======== DATA FOR THIS TASK

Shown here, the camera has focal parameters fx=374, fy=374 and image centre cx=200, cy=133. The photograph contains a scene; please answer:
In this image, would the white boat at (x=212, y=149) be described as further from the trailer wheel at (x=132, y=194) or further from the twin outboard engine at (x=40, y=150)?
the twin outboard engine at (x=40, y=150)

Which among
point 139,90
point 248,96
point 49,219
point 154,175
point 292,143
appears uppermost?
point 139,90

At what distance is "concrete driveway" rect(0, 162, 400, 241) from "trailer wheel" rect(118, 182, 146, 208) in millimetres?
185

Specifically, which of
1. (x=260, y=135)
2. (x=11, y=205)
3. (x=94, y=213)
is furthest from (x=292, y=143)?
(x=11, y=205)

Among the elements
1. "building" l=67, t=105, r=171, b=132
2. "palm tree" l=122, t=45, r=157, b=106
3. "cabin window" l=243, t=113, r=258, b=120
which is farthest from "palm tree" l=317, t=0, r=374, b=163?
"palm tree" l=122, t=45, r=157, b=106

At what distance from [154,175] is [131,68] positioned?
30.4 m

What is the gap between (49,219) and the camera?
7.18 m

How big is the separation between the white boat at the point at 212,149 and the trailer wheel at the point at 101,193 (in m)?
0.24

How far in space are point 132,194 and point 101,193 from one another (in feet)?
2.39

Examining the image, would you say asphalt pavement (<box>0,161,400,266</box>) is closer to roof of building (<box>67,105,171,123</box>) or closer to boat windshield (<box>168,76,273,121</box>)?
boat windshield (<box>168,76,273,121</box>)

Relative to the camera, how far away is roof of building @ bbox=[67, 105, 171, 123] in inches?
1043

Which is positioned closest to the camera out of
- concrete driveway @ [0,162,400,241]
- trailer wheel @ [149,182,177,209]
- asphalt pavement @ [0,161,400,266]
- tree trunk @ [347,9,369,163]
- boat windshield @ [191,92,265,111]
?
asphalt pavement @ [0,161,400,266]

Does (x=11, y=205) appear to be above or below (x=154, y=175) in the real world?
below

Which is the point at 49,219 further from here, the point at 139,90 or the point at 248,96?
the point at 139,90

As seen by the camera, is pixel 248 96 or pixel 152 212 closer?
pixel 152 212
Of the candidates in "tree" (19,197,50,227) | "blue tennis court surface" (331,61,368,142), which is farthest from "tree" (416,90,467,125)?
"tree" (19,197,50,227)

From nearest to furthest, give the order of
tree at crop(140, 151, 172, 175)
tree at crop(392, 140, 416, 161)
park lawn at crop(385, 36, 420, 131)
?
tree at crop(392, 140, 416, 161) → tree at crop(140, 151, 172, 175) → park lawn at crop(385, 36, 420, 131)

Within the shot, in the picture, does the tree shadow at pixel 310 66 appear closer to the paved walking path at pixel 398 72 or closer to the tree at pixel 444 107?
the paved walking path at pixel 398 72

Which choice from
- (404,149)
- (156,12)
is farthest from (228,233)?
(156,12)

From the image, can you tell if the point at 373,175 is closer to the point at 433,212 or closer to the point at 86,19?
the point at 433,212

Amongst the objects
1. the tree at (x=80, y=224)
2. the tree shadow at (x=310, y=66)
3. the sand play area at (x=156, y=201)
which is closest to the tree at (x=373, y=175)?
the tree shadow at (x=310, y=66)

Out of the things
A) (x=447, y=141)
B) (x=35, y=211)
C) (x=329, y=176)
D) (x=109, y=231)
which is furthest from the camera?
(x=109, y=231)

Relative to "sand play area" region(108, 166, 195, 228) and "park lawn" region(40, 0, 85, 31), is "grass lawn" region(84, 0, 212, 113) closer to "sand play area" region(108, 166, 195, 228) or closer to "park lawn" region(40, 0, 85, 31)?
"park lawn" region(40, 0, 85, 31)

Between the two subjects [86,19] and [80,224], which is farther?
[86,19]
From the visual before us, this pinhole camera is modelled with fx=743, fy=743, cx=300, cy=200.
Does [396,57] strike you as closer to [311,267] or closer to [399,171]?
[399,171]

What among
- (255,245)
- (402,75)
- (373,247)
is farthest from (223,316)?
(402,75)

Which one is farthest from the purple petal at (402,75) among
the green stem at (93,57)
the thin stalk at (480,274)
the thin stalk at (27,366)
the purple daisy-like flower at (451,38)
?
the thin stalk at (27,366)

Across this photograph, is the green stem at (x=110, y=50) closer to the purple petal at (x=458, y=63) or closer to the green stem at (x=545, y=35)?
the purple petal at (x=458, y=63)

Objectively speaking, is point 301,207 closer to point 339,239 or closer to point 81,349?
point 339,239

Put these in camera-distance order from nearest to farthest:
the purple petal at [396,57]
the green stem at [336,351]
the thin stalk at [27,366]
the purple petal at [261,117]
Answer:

================

### REQUEST
Return all the data above once more, precisely as given.

### FULL RESPONSE
Shown here, the camera has focal parameters fx=374, fy=374 and image centre cx=200, cy=133. The photograph contains a scene; please answer:
In this image, would the white boat at (x=212, y=149) be described as further from the trailer wheel at (x=132, y=194) or further from the twin outboard engine at (x=40, y=150)?
the twin outboard engine at (x=40, y=150)

Which among
point 139,90
point 248,96
point 49,219
point 154,175
point 292,143
appears uppermost?
point 139,90

At what distance is "concrete driveway" rect(0, 162, 400, 241) from "trailer wheel" rect(118, 182, 146, 208) in millimetres?
185

Specifically, which of
1. (x=260, y=135)
2. (x=11, y=205)
3. (x=94, y=213)
is furthest from (x=292, y=143)?
(x=11, y=205)

Among the elements
1. "building" l=67, t=105, r=171, b=132
2. "palm tree" l=122, t=45, r=157, b=106
3. "cabin window" l=243, t=113, r=258, b=120
which is farthest from "palm tree" l=317, t=0, r=374, b=163?
"palm tree" l=122, t=45, r=157, b=106

At what distance from [154,175] is [131,68] positioned?
30.4 m

What is the gap between (49,219) and the camera?
7.18 m

How big is the separation between the white boat at the point at 212,149 and the trailer wheel at the point at 101,193 (in m)?
0.24

How far in space are point 132,194 and point 101,193 from one another (in feet)?
2.39

Examining the image, would you say asphalt pavement (<box>0,161,400,266</box>) is closer to roof of building (<box>67,105,171,123</box>) or closer to boat windshield (<box>168,76,273,121</box>)?
boat windshield (<box>168,76,273,121</box>)

Relative to the camera, how far away is roof of building @ bbox=[67, 105, 171, 123] in inches?
1043

Which is positioned closest to the camera out of
- concrete driveway @ [0,162,400,241]
- trailer wheel @ [149,182,177,209]
- asphalt pavement @ [0,161,400,266]
- tree trunk @ [347,9,369,163]
- boat windshield @ [191,92,265,111]
?
asphalt pavement @ [0,161,400,266]

Does (x=11, y=205) appear to be above or below (x=154, y=175) in the real world?
below

Which is the point at 49,219 further from here, the point at 139,90 or the point at 248,96?
the point at 139,90

As seen by the camera, is pixel 248 96 or pixel 152 212 closer?
pixel 152 212
Of the candidates in "tree" (19,197,50,227) | "blue tennis court surface" (331,61,368,142), which is farthest from "tree" (416,90,467,125)?
"tree" (19,197,50,227)

From nearest to furthest, give the order of
tree at crop(140, 151, 172, 175)
tree at crop(392, 140, 416, 161)
park lawn at crop(385, 36, 420, 131)
?
tree at crop(392, 140, 416, 161) → tree at crop(140, 151, 172, 175) → park lawn at crop(385, 36, 420, 131)

Within the shot, in the picture, does the tree shadow at pixel 310 66 appear closer to the paved walking path at pixel 398 72 or closer to the tree at pixel 444 107?
the paved walking path at pixel 398 72

Which choice from
- (404,149)
- (156,12)
is farthest from (228,233)?
(156,12)

From the image, can you tell if the point at 373,175 is closer to the point at 433,212 or closer to the point at 86,19?
the point at 433,212

Amongst the objects
1. the tree at (x=80, y=224)
2. the tree shadow at (x=310, y=66)
3. the sand play area at (x=156, y=201)
which is closest to the tree at (x=373, y=175)?
the tree shadow at (x=310, y=66)

Out of the things
A) (x=447, y=141)
B) (x=35, y=211)
C) (x=329, y=176)
D) (x=109, y=231)
which is furthest from the camera?
(x=109, y=231)

Relative to "sand play area" region(108, 166, 195, 228) and "park lawn" region(40, 0, 85, 31), is "grass lawn" region(84, 0, 212, 113) closer to "sand play area" region(108, 166, 195, 228) or closer to "park lawn" region(40, 0, 85, 31)?
"park lawn" region(40, 0, 85, 31)

Between the two subjects [86,19] and [80,224], which is farther?
[86,19]
From the visual before us, this pinhole camera is modelled with fx=743, fy=743, cx=300, cy=200.
Does [396,57] strike you as closer to [311,267] or closer to [399,171]?
[399,171]

What among
- (255,245)
- (402,75)
- (373,247)
is farthest from (223,316)?
(402,75)

Which one is farthest from the purple petal at (402,75) among
the green stem at (93,57)
the thin stalk at (480,274)
the thin stalk at (27,366)
the purple daisy-like flower at (451,38)
?
the thin stalk at (27,366)

Across this photograph, is the green stem at (x=110, y=50) closer to the purple petal at (x=458, y=63) or closer to the green stem at (x=545, y=35)?
the purple petal at (x=458, y=63)

Objectively speaking, is point 301,207 closer to point 339,239 or closer to point 81,349?
point 339,239

Put these in camera-distance order from nearest to farthest:
the purple petal at [396,57]
the green stem at [336,351]
the thin stalk at [27,366]
the purple petal at [261,117]
Answer:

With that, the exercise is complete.